◆ DATA EXCERPTS:

---

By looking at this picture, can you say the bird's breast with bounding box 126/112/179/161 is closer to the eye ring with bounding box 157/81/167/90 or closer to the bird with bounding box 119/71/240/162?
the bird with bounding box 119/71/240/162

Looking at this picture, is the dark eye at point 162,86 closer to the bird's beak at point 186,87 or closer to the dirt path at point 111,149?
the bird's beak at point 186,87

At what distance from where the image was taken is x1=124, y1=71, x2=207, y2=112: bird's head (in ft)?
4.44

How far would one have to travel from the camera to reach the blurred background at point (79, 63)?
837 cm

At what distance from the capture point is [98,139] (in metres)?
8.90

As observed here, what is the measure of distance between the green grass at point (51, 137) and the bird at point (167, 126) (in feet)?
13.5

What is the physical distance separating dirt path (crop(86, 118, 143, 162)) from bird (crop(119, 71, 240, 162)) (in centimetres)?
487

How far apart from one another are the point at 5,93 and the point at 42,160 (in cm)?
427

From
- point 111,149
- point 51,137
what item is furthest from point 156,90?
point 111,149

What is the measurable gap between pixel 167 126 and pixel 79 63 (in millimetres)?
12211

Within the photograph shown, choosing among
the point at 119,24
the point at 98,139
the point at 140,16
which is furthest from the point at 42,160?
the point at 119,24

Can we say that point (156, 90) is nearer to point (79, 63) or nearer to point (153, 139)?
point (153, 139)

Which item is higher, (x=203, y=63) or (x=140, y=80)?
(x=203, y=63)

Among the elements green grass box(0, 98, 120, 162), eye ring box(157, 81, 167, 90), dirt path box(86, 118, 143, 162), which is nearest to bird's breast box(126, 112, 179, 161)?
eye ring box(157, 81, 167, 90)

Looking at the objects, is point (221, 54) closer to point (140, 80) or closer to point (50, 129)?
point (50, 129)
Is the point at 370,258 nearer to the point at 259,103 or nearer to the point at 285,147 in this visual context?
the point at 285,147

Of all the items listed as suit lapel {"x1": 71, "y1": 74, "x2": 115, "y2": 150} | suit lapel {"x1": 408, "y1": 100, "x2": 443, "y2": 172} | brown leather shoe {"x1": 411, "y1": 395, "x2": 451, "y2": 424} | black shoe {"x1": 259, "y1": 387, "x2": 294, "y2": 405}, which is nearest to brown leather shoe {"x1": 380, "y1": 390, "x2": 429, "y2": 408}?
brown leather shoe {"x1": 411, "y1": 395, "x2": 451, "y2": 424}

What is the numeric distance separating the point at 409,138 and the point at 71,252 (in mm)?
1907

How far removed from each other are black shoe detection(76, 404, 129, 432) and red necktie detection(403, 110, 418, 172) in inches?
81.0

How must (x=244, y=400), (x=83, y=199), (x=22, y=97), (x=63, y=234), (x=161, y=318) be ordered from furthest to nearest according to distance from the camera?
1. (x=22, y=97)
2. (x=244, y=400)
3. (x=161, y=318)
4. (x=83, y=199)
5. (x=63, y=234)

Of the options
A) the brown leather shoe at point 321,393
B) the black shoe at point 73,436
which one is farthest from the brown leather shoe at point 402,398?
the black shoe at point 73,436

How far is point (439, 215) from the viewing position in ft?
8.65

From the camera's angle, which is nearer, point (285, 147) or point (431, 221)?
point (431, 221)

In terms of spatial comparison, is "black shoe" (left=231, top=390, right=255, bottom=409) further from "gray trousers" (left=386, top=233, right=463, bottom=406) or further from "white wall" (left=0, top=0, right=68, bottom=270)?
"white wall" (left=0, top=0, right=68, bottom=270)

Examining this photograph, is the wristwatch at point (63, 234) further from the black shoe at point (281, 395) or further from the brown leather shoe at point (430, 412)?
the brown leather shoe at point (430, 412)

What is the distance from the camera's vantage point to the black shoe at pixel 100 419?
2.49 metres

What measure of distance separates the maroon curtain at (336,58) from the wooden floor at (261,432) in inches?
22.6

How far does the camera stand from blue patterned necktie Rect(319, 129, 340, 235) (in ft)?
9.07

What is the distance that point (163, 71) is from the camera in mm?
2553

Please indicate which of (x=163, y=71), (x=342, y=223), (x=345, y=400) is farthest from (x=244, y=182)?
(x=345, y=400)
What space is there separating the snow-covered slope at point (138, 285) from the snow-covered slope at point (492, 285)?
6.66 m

---

◆ WHAT YOU HAVE TO DO:
Give exactly the lines from the one with "Of the options" to the end of the entries, nothing before them.

◆ EXERCISE RESULT:
Of the options
A) the brown leather shoe at point 321,393
B) the black shoe at point 73,436
which one is farthest from the brown leather shoe at point 402,398?
the black shoe at point 73,436

How far is point (439, 215) from the viewing position in ft?
8.65

From the camera's angle, which is nearer, point (285, 147) or point (431, 221)?
point (431, 221)

In terms of spatial comparison, is "black shoe" (left=231, top=390, right=255, bottom=409) further from "gray trousers" (left=386, top=233, right=463, bottom=406) or further from "white wall" (left=0, top=0, right=68, bottom=270)?
"white wall" (left=0, top=0, right=68, bottom=270)

Examining this photograph, is the wristwatch at point (63, 234) further from the black shoe at point (281, 395) or further from the brown leather shoe at point (430, 412)?
the brown leather shoe at point (430, 412)

What is the distance from the camera's vantage point to the black shoe at pixel 100 419?
2.49 metres

What measure of distance separates the maroon curtain at (336,58) from the wooden floor at (261,432) in inches?
22.6

How far does the camera stand from blue patterned necktie Rect(319, 129, 340, 235) (in ft)?
9.07

What is the distance that point (163, 71) is from the camera in mm?
2553

Please indicate which of (x=163, y=71), (x=342, y=223), (x=345, y=400) is farthest from (x=244, y=182)?
(x=345, y=400)
What space is there separating the snow-covered slope at point (138, 285) from the snow-covered slope at point (492, 285)?
6.66 m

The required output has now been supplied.